TASK DESCRIPTION
In the records below, find each line that holds "site" and return it.

SOURCE MATERIAL
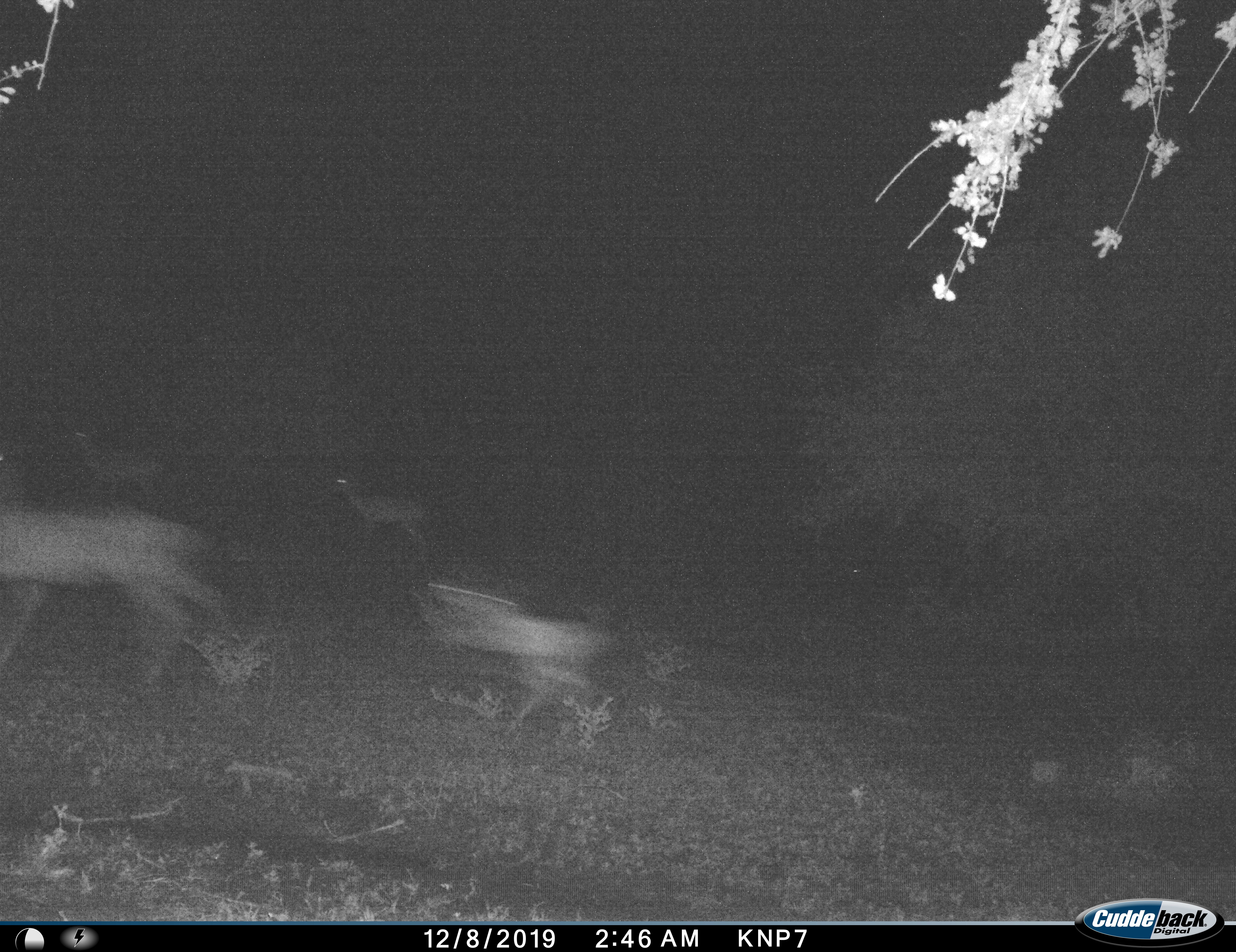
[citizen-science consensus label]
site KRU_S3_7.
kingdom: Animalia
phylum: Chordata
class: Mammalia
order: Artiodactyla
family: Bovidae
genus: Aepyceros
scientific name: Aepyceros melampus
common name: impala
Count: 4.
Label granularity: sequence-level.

--

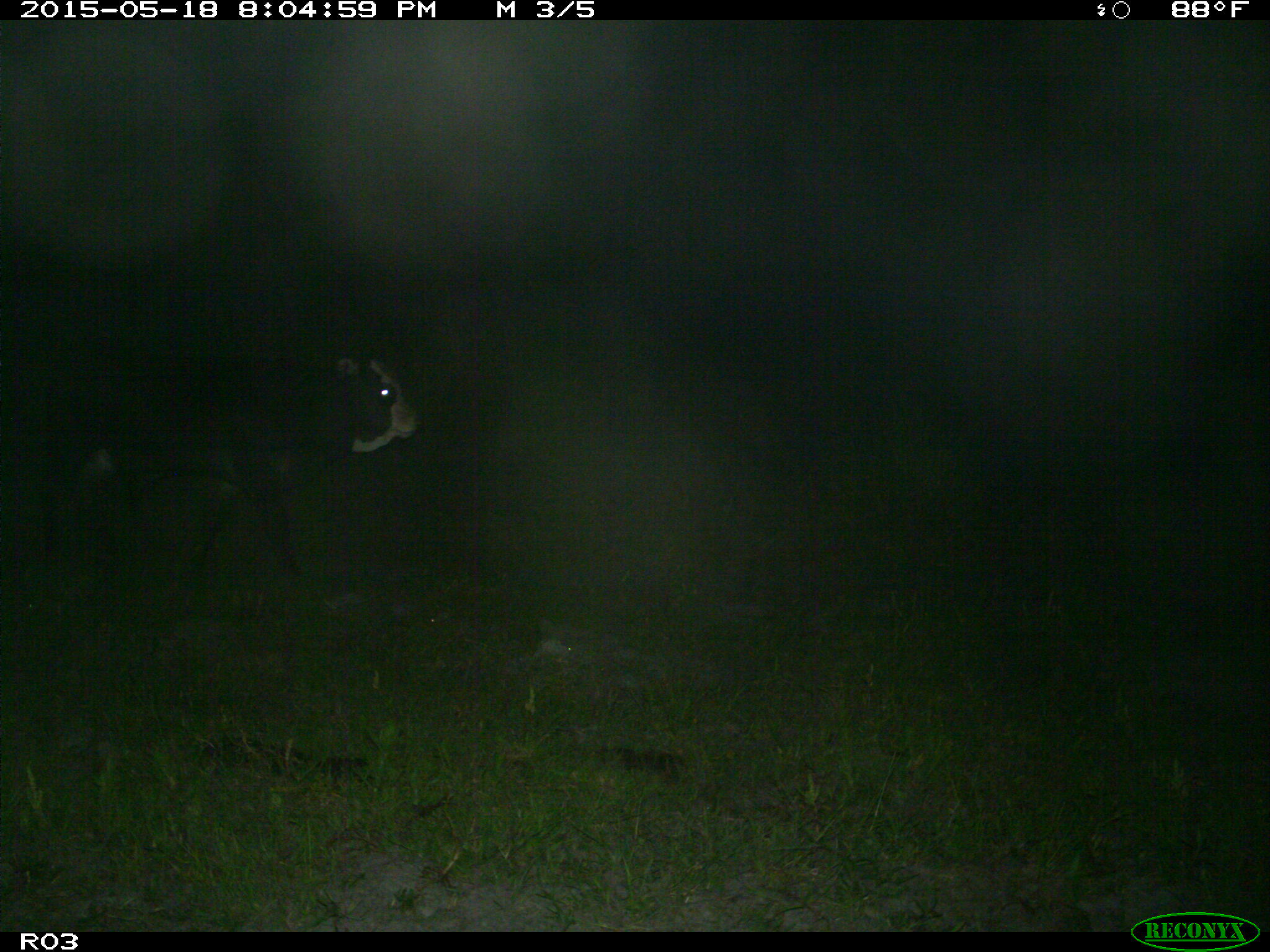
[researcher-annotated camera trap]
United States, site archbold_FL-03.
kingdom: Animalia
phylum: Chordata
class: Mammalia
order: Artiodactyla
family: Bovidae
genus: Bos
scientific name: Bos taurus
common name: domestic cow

==

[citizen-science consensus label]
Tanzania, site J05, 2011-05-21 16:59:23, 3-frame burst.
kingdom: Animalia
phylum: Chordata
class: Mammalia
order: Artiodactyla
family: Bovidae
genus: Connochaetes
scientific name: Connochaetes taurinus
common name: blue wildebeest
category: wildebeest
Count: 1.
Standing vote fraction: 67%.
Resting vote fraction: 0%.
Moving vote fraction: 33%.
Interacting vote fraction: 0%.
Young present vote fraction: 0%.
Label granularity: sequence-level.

ANSWER BELOW
site KRU_S3_7.
United States, site archbold_FL-03.
Tanzania, site J05, 2011-05-21 16:59:23, 3-frame burst.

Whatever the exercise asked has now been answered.